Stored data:
============

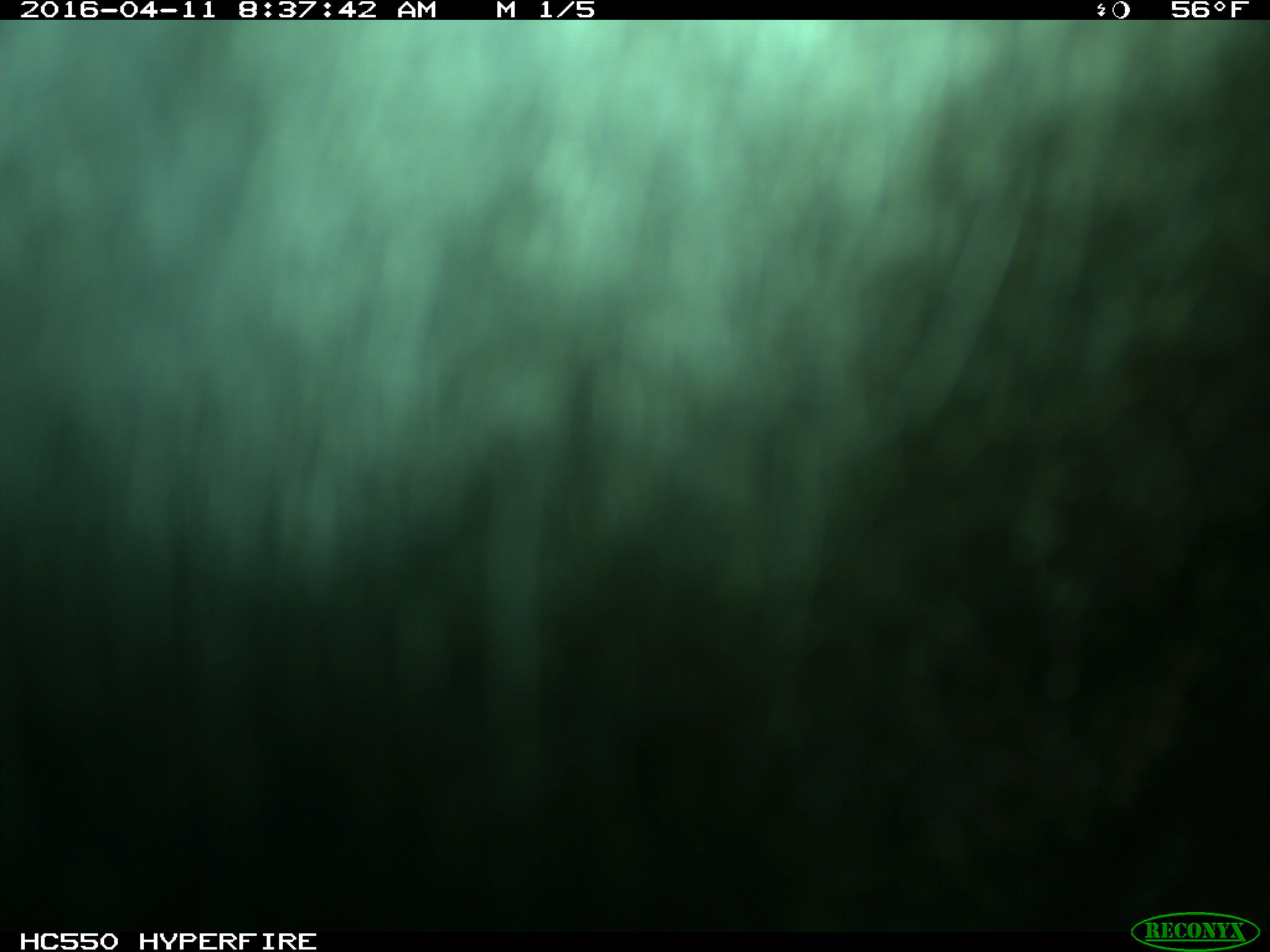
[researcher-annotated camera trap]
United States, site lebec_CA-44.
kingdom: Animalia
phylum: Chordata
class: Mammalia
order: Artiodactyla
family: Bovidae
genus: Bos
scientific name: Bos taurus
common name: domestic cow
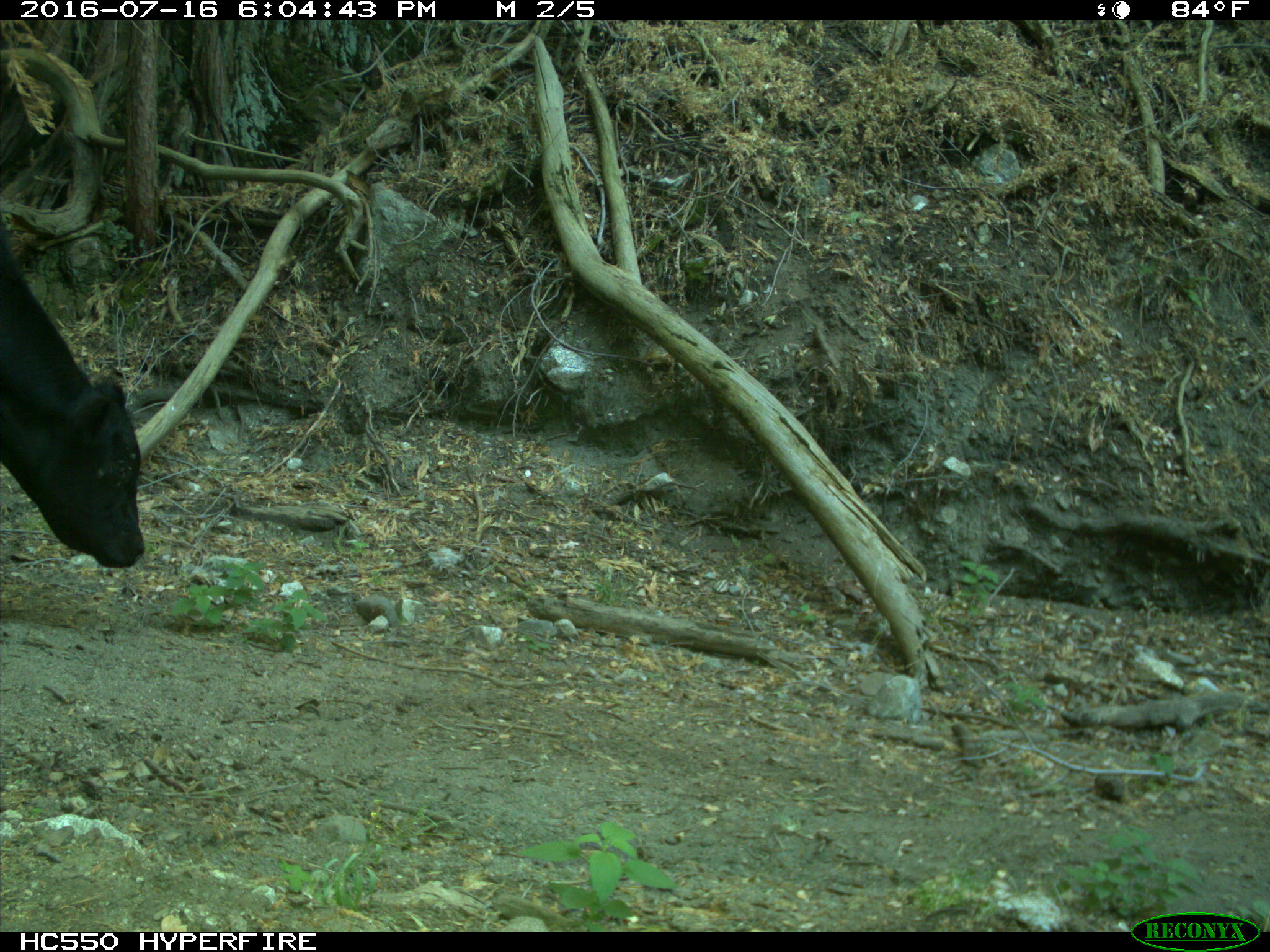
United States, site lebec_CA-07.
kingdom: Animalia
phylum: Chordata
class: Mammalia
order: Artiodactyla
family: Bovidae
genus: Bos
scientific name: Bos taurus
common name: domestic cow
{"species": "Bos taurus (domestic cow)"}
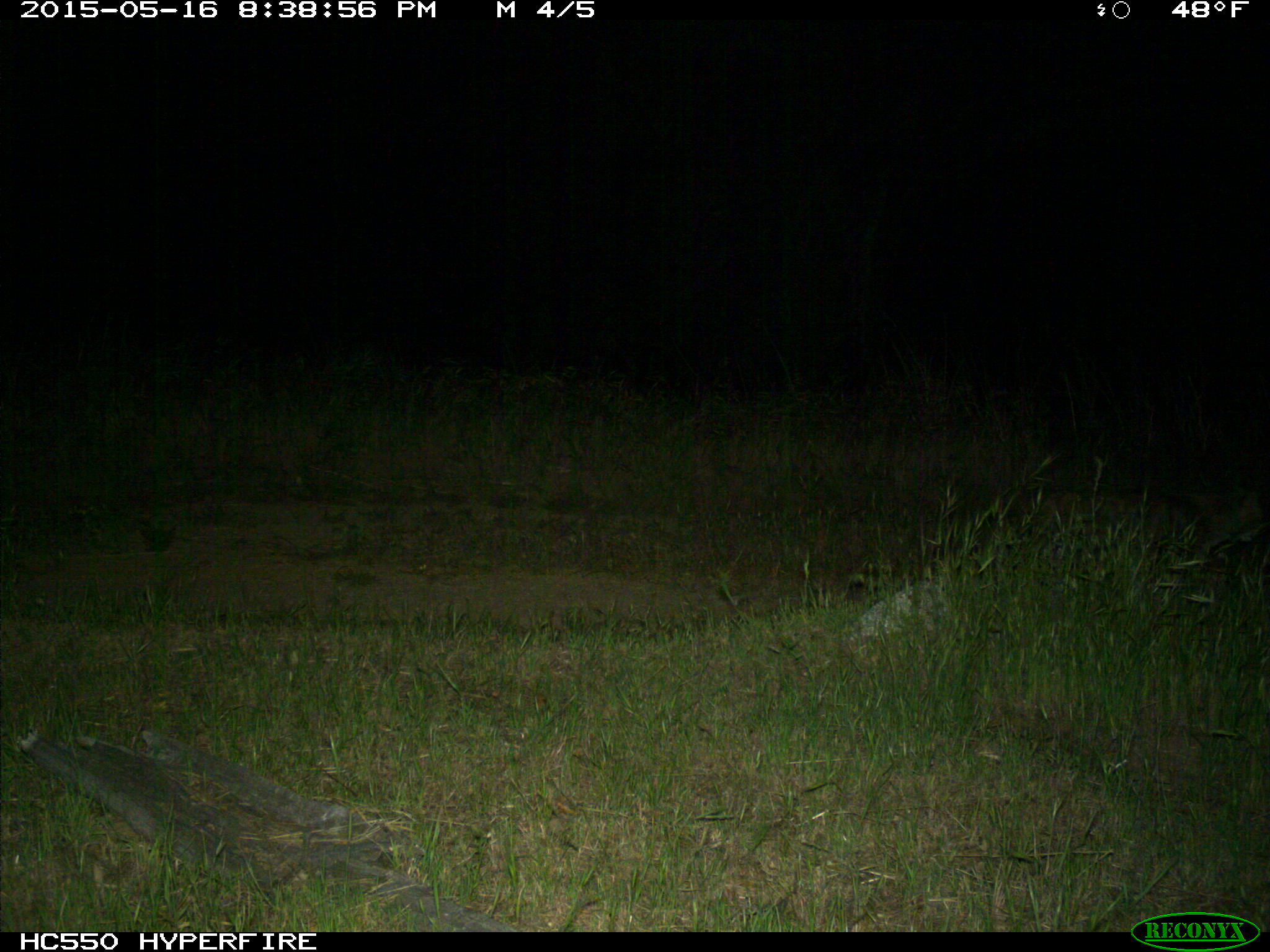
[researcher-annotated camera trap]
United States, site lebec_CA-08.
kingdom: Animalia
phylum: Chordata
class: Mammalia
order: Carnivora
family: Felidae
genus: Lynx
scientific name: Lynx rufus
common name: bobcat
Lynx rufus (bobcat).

============

▶ _Exercise requirements_: Each line above gets copied exactly; leave the pictures out.

▶ _Task output_:
[researcher-annotated camera trap]
United States, site lebec_CA-44.
kingdom: Animalia
phylum: Chordata
class: Mammalia
order: Artiodactyla
family: Bovidae
genus: Bos
scientific name: Bos taurus
common name: domestic cow
United States, site lebec_CA-07.
kingdom: Animalia
phylum: Chordata
class: Mammalia
order: Artiodactyla
family: Bovidae
genus: Bos
scientific name: Bos taurus
common name: domestic cow
{"species": "Bos taurus (domestic cow)"}
[researcher-annotated camera trap]
United States, site lebec_CA-08.
kingdom: Animalia
phylum: Chordata
class: Mammalia
order: Carnivora
family: Felidae
genus: Lynx
scientific name: Lynx rufus
common name: bobcat
Lynx rufus (bobcat).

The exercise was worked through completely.